SUPPLIED TEXT —
* * *

Wednesday, March 21, 2018

How my training in logic/philosophy prepared me for the USS strike

Yesterday I gave a talk at Durham University’s Open Day, to potential Combined Honors in Liberal Arts students. I am currently participating in action short of a strike, which includes "no voluntary activity". It was enough unclear to me whether participating in the Open Day was voluntary or whether it was part of the usual expectations for outreach and recruitment, and since I had agreed to do this before the strike action started, I decided to honor my commitment, but instead of giving my usual talk on logic puzzles and paradoxes, talk about the strike instead. This is the talk I gave (well, it’s the talk I wrote up, but I am incapable of giving pre-rehearsed speeches and went off-piste quite often. Still, this is the gist):

Welcome to Durham Uni! I hope you’ve been enjoying your visit so far.

I’m Dr. Sara Uckelman, from the Department of Philosophy, and I’ve been asked to tell you a bit about what we offer here at Durham.

Have any of you studied philosophy at A-level? What sort of subjects? Get examples

What are other sorts of topics that you know come under the heading of philosophy? Get examples

I’m not strictly-speaking a philosopher myself – I’m a logician. Have any of you studied logic? What’s the subject about? Get examples

Ordinarily, in giving a little mini tutorial, I’d give you some logic puzzles to work through in groups and then together as a whole. But instead, today I want to speak about the way in which a strong philosophical/logical education and training can benefit you in ways that you might not guess.

How many of you know about the recent UCU strike, that ended here at Durham only last Friday? 14 days over 4 weeks staff withdrew their labor completely – no teaching, no emails, no research, no marking, no going to conferences or giving talks.

Why? At the beginning, all I really knew was that it was a dispute about pensions, that the university employers were trying to change our current pension benefits from one type – defined benefit – to another type – defined contribution – and this would adversely affect many. But once the strike started there was a deluge of information, opinion pieces, statements, calls to action, comparative modelings, statistics, policies, laws, etc., etc., etc.

And this is where training in philosophy and logic becomes relevant. What is a good argument? When does one argument successfully rebut another? How do we reconcile two arguments that result in contradictory claims? How do we analyse and evaluate evidence? How do you spot ‘spin’? Fallacies? Irrelevant bits? How do you know when you’re in an echo chamber? How do you know when you’re falling prey to confirmation bias, where you’re more likely to believe what confirms what you already believe?

* * *

(Dataset records)
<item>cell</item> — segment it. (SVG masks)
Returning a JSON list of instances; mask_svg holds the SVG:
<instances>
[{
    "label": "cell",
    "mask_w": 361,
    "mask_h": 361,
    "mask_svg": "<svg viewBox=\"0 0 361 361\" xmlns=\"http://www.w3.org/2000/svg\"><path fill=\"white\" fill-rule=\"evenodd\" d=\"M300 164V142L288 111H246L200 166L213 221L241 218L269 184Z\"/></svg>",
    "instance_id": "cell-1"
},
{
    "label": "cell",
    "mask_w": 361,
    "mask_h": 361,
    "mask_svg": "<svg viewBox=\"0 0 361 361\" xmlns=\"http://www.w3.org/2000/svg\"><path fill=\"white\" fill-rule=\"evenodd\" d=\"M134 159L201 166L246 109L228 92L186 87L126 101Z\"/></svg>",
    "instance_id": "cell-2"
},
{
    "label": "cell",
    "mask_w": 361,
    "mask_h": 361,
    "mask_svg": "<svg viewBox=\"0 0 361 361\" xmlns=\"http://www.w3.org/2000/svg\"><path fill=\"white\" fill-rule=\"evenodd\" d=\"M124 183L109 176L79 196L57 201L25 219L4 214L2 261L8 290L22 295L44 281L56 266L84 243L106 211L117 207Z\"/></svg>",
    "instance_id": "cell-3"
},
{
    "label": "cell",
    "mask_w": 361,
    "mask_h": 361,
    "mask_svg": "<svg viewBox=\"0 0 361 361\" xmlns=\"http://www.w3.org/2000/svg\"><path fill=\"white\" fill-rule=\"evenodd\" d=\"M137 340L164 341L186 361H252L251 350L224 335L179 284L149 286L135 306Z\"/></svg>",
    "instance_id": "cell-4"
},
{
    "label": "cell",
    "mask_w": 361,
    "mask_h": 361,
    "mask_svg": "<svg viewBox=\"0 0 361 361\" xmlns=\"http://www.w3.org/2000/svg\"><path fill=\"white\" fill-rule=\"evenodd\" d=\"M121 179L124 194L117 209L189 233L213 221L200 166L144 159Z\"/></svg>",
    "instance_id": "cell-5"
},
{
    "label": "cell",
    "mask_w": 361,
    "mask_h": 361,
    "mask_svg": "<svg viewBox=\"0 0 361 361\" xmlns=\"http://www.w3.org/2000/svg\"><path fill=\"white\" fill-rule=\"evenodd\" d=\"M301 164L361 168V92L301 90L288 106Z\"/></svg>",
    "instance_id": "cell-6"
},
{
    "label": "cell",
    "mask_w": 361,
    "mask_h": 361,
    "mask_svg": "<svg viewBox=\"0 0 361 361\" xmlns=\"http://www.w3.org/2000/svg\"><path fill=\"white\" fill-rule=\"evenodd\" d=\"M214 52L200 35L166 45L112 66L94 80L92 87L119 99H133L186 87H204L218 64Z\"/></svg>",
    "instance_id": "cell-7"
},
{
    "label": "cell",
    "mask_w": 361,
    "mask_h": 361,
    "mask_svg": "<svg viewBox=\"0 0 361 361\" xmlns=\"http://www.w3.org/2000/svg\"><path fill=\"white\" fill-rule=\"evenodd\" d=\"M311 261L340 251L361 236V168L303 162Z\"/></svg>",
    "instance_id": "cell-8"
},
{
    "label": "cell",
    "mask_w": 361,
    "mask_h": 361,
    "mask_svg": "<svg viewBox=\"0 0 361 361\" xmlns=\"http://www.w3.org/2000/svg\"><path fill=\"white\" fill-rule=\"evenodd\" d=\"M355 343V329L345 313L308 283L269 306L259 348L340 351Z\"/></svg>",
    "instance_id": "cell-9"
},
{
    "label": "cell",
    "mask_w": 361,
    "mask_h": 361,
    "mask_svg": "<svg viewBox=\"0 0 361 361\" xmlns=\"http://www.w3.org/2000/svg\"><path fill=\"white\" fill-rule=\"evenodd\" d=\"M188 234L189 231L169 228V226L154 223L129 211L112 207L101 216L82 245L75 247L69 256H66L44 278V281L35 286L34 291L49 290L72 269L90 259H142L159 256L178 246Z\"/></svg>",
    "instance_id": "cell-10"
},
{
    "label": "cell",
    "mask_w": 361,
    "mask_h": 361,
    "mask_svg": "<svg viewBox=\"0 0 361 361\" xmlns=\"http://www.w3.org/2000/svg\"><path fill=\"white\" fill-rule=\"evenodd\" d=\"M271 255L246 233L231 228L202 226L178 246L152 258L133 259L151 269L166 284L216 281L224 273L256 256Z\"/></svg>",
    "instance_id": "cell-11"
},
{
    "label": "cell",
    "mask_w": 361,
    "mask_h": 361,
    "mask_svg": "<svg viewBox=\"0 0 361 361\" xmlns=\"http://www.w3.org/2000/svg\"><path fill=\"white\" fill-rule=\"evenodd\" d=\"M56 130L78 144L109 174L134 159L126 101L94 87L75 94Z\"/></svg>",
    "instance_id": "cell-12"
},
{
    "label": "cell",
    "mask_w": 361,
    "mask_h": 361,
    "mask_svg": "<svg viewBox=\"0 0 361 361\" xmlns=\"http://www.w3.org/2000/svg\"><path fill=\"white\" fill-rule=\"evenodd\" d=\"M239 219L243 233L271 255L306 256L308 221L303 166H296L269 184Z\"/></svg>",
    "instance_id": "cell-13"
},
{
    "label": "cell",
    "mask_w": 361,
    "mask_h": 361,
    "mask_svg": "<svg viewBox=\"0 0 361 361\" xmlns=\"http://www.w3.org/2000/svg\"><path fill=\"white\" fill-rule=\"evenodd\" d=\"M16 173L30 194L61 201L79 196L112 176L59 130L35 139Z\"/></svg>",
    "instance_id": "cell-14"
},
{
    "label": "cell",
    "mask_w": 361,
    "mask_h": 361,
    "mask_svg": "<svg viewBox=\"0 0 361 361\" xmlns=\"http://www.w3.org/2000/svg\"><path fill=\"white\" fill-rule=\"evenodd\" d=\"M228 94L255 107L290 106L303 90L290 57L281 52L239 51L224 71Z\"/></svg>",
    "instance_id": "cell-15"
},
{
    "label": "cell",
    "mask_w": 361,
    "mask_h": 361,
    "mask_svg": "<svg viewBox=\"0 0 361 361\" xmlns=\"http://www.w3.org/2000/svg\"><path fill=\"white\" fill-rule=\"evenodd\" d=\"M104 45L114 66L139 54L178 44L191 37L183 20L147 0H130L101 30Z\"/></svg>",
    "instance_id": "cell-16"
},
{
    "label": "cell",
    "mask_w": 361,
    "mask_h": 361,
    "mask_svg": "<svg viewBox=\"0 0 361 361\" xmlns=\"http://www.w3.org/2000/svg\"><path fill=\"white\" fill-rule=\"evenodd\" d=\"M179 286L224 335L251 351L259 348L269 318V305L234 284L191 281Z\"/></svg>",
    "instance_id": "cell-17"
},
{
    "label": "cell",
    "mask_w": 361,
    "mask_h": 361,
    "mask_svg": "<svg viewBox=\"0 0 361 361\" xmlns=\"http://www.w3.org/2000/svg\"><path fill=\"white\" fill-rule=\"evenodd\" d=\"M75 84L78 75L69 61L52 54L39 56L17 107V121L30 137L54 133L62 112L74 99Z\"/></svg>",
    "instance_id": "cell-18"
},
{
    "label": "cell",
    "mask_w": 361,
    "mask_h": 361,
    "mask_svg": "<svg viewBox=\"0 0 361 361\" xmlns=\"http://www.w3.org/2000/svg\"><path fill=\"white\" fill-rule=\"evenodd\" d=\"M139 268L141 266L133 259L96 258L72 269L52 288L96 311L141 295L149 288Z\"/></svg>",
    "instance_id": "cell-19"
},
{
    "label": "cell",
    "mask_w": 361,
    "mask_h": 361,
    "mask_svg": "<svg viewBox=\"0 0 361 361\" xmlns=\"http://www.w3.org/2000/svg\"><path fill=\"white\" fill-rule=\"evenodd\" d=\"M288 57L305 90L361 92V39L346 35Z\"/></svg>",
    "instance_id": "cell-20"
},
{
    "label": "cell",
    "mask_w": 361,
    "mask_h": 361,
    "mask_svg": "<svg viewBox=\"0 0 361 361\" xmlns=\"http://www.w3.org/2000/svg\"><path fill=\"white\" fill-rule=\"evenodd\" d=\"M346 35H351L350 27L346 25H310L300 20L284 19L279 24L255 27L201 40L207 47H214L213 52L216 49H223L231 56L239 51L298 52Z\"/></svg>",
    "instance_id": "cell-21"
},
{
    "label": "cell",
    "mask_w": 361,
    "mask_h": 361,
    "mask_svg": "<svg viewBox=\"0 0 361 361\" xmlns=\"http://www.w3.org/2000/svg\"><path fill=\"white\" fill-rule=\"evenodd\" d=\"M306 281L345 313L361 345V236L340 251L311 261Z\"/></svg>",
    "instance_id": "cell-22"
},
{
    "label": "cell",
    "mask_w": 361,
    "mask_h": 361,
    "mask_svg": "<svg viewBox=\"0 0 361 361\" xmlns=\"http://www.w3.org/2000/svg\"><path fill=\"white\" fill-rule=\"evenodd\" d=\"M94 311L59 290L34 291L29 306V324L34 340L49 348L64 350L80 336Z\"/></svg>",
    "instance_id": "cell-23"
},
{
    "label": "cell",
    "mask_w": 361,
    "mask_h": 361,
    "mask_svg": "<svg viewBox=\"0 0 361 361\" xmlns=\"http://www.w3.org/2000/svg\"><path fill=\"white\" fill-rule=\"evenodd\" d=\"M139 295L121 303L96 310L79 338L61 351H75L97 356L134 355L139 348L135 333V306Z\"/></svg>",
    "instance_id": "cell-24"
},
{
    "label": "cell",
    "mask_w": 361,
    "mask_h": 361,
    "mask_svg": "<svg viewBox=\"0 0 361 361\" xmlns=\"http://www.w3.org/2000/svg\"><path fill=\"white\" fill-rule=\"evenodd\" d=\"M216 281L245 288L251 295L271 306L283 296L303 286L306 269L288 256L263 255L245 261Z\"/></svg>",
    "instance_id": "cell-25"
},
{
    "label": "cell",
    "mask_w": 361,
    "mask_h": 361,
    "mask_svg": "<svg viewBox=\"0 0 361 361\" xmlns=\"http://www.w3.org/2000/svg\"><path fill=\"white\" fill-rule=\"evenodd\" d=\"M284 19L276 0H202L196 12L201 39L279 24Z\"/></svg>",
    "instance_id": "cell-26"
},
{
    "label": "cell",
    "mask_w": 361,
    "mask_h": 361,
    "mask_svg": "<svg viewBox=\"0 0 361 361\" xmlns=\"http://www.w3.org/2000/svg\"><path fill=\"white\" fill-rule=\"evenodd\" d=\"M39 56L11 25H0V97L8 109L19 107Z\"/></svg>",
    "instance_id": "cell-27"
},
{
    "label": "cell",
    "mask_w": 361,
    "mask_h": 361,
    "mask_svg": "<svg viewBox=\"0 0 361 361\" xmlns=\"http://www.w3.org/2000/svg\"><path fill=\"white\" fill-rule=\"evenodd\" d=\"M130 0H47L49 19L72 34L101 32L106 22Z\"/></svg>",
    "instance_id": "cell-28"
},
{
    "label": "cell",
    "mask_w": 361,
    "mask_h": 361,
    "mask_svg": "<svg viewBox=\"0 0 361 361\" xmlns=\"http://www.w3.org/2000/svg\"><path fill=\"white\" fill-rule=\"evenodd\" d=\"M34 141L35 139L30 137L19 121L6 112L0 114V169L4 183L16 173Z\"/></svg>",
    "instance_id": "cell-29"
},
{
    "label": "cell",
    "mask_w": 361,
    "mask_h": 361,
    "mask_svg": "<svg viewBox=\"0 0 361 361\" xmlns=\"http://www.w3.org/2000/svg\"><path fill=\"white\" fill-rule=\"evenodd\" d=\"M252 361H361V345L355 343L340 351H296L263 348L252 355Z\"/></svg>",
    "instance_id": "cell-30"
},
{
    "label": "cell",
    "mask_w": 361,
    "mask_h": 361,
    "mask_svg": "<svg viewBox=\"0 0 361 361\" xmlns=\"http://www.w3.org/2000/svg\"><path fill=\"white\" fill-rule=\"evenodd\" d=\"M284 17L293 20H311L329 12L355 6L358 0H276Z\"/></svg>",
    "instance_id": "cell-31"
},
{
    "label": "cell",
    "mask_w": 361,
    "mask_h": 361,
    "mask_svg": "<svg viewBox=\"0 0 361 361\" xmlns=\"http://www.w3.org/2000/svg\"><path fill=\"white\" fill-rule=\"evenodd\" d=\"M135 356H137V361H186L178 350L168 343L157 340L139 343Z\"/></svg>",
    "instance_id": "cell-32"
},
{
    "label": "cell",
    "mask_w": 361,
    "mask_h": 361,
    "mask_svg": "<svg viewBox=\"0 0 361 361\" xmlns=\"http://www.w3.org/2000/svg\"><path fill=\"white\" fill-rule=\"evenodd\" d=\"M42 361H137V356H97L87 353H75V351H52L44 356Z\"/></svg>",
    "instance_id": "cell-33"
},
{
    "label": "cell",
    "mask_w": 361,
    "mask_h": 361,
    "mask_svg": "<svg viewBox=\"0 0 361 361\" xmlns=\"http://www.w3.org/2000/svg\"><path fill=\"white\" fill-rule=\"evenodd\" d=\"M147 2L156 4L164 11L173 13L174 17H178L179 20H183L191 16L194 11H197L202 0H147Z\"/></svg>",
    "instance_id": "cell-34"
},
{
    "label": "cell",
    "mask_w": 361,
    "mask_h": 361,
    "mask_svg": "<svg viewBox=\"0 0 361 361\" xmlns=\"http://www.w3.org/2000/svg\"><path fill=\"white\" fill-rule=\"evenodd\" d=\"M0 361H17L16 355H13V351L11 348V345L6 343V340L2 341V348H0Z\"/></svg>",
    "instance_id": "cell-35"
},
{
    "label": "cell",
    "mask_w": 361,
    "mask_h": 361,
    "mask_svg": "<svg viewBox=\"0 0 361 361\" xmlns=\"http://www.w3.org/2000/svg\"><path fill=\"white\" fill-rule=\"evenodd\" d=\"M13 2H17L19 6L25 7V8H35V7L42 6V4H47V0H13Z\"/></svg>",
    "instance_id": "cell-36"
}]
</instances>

* * *

GIVEN TASK 1 —
Gather every line of the rows that contains the string "instances", matching its case exactly.
GIVEN TASK 2 —
Please write the next part of the post on logic training and the USS strike, picking up right after its final sentence.
The post on logic training and the USS strike has no connection to the rows.

EXERCISE RESPONSE 1 —
Returning a JSON list of instances; mask_svg holds the SVG:
<instances>
</instances>

EXERCISE RESPONSE 2 —
It’s not just about arguments and facts, though, there’s also ethics and epistemology. How do you determine the value of comparative options? How do you make decisions about uncertain futures? When do you know whether you should make a sacrifice now to prevent a bigger sacrifice in the future? When is it okay to directly and adversely affect the education of current students in order to prevent even worse things happening to the education of future students? Do the lives of those who are alive now matter more than the lives of those who will live in the future? Do we have obligations to future generations? It’s basically a trolley problem – you’ve got a runaway trolley headed down a track that has five people tied to it; if you do nothing, they will all die. But you can throw a lever and send the trolley down another track, saving those five. But on that track, there is another person tied to the track, and if you throw the level you kill them. Is it worse to act to kill one person than it is to not act and let five people die? What about if the trolley is on fire and going to explode and kill all six anyway, regardless of whether you flip the switch? What if the trolley is on fire and about to explode, but if you send it down the other path, it will be doused just before it hits the person?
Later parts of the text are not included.